Consignes:
1: Dans la critique de film, lors de quelles scènes remarque-t-on les deux importants travellings ?
2: Prolongez la critique de film à partir de sa dernière phrase.

Texte à lire:
::::

Néanmoins, toute expression de désespoir ou d’indignation nous est refusée. En effet, le calme voire la froideur de Farah et de ses accompagnants lors de sa funeste journée précédant sa mise à mort est interprétée par le jeu intense des deux acteurs principaux, Xaliimo Cali Xasan et Shucayb Abdirahman Cabdi – tous deux non professionnels – dont l’attitude sobre et taciturne face à la gravité de la situation se révèle extrêmement déstabilisante. Certes, les mouvements de caméra sont rares et ainsi précieux ; ce n’est que lors du repas et de la scène de fin que l’on remarquera deux importants travellings, des mouvements qui semblent donner vie au destin du condamné à mort. A la manière d’Omar El Zohairy dans Plumes (2022), la caméra est souvent “laissée là”, observant d’un œil distant les personnages évoluer dans l’espace. La direction artistique, très sombre, opère un magnifique usage de la lumière naturelle qui parcellise le corps des individus.
“Demain est le jour où ton âme sera libérée” lui dit l’imam lors d’un plan-séquence à la cantine filmé de profil. Mais Farah n’écoute plus car Farah n’est déjà plus là. Ses réactions, dont l’indifférence apparente pourrait choquer, paraissent opaques au monde extérieur. Cette opacité est d’ailleurs exprimée par les différentes perspectives sonores qui s’amenuisent au fur et à mesure, jusqu’à n’être à la fin, qu’un cri étouffé. Le prisonnier stoïque s’effondrera-t-il ? Car Mo Harawe, jusqu’au bout, nous refuse tout sentimentalisme ; il nous prive des supplications, des larmes et des hurlements de Farah sur le point d’être exécuté.

::::

Lignes fournies:
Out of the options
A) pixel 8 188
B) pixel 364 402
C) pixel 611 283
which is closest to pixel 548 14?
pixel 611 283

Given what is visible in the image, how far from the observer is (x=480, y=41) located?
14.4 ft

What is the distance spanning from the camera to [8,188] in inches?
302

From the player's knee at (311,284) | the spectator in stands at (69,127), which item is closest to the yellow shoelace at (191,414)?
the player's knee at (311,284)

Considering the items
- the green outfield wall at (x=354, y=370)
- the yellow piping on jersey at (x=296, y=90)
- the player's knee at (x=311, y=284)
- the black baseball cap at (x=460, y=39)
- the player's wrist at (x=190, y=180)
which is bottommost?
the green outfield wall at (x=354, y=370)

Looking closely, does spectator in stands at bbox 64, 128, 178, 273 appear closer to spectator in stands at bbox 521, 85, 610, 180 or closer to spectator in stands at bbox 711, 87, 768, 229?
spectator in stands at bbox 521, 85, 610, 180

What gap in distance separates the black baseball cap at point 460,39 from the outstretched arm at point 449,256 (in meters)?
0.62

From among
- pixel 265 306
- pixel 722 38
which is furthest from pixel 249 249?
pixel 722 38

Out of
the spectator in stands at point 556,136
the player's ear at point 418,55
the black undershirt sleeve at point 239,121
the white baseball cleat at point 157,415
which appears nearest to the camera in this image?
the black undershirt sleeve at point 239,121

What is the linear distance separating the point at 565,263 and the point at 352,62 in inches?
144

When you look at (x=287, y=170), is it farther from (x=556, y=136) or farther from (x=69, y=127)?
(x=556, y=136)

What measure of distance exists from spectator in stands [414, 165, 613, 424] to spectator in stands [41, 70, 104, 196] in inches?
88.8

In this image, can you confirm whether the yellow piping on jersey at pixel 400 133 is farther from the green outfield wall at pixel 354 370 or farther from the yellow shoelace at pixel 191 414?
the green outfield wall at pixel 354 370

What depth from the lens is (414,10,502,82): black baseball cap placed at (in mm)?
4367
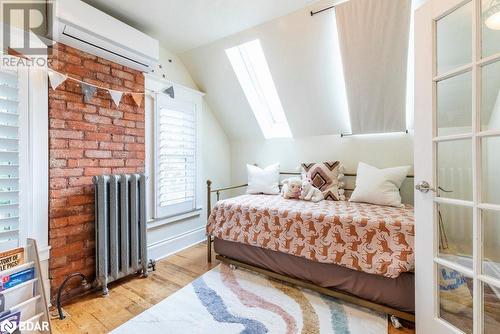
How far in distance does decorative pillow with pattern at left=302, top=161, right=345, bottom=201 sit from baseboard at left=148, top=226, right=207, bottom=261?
163 centimetres

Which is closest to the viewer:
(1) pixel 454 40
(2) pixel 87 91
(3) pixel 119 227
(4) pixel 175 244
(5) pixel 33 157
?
(1) pixel 454 40

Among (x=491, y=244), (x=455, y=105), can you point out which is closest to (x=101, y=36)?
(x=455, y=105)

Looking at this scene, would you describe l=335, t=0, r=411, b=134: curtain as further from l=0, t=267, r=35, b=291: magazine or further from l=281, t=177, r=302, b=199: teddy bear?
l=0, t=267, r=35, b=291: magazine

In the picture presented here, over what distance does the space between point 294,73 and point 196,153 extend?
1.53m

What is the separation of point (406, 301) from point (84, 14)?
2994 millimetres

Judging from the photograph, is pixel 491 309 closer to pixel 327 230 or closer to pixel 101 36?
pixel 327 230

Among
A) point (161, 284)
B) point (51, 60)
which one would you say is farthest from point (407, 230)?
point (51, 60)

::::

Réponses par consigne:
1: Lors du repas et de la scène de fin.

2:
Le sentiment de malaise croissant vient de notre impuissance, notre passivité, notre ignorance voire notre acceptation de la situation, qu’un dernier regard caméra de la policière, seule dans la nuit noire, achèvera. Il se demandait si ses parents allaient venir le voir une dernière fois, mais c’est tout seul qu’il mourra, un sac sur la tête sur cette plaine désertique emplie de désolation. Dans le cadre, il était pourtant toujours accompagné, mais c’est dans la trajectoire fatale de Farah organisée mécaniquement par le système judiciaire que l’aliénation et l’absurdité du système révèlent leur ampleur tragique.
On ne pourra s’empêcher de penser à Farah comme le Meursault de L’Etranger de Camus, non pas dans son attitude face à la mort mais dans le vide existentiel que son histoire, qui est celle de tant d’autres condamnés à mort, crée. Dénonçant l’absurdité du système, le réalisateur Mo Harawe (qui a fui la Somalie en 2009 pour rejoindre l’Autriche) file un conte philosophique oscillant entre un engagement politique assumé et un nihilisme désabusé. Le Grand Prix en compétition internationale du festival de Clermont Ferrand est amplement mérité pour un cinéaste à suivre de près.